The Borneo Project brings international attention and support to community-led efforts to defend forests, sustainable livelihoods, and human rights. We believe that protecting human rights and environmental integrity in Borneo is a critical component of the global movement for a just and peaceful world.

Goals:

  • To support indigenous-led campaigns to secure legal land rights, and to support actions and activists to preserve indigenous land rights.
  • To support communities acting to preserve and conserve local ecosystems.
  • To support cultural conservation efforts for indigenous and forest-dependent communities in Borneo.
  • To educate the American public about the importance of Borneo, indigenous rights, and the role of forests in climate change and biodiversity conservation.

Read a timeline of the project’s activities here.

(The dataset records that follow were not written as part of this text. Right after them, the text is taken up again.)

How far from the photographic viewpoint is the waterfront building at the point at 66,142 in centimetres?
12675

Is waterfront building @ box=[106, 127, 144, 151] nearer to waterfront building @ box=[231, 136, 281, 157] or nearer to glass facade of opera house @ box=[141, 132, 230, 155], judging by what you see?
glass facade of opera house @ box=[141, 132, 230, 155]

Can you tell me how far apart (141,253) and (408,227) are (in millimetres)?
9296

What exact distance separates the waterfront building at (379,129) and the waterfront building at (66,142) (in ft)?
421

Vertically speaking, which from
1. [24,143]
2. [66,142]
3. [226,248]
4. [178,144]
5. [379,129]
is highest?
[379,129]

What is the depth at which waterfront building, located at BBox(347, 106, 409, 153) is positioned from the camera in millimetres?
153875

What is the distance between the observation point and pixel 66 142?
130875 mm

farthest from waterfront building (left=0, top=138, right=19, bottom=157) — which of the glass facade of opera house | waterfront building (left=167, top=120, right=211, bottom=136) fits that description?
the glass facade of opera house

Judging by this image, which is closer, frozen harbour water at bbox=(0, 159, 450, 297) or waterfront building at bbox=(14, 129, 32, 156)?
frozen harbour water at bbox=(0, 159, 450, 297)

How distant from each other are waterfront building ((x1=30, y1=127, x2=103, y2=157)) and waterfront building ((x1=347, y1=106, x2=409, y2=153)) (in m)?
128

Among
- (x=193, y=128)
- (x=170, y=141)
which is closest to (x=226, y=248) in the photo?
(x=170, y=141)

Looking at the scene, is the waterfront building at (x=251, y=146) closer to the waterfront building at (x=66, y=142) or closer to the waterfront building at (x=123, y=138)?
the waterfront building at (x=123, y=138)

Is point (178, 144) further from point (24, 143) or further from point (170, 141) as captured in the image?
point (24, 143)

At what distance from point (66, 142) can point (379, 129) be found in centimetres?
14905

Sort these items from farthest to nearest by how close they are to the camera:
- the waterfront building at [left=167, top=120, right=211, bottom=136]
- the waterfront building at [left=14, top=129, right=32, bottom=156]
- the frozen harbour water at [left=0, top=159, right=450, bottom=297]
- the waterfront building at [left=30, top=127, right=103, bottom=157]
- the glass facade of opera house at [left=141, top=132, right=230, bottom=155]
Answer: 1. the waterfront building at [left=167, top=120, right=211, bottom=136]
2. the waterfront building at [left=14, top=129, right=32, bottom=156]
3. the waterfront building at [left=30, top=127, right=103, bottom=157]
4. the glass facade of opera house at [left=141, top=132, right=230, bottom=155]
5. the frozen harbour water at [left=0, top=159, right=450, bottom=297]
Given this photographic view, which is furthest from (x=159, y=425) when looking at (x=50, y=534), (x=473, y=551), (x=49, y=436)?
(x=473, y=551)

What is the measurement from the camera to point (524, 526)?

Linking Local and Global Movements

The Borneo Project links grassroots indigenous campaigns with the global fight for climate action. The project works to bring aligned communities together across borders to strengthen these movements and influence policy at the international level.

Securing Land Rights to Fight Climate Change

Our local work supporting indigenous communities to secure land rights is a crucial part of the global fight to combat climate change.

Loss of forests contributes as much as 30 percent of global greenhouse-gas emissions each year–rivaling emissions from the global transportation sector. Protecting forests, while also reducing fossil fuel emissions, is critical in order to stabilize the climate, preserve global biodiversity, sustain the global economy, and protect the livelihoods of billions of people.

Securing indigenous land rights is a proven way to protect forests. In a recent study, the World Resources Institute (WRI) found that in the Amazon regions of Bolivia, Brazil, and Colombia, in territories where indigenous peoples held titles to their land, deforestation rates were two to three times lower than in areas with similar forests. Forests under the control of indigenous communities tend to be healthier, storing more carbon than similar lands without the same protection. Forests protected by indigenous communities are also associated with lower rates of deforestation, resulting in fewer greenhouse gas emissions.

Clearly, the well-being of forests makes a difference to all the world’s people, whether we live on forested land or far away from it. Over the years the Borneo Project has supported indigenous communities in Sarawak in their fights to gain legal rights over their land through legal aid grants and mapping projects. We also connect grassroots movements in Sarawak to global indigenous rights movements, strengthening the ties between communities to influence domestic and international policy.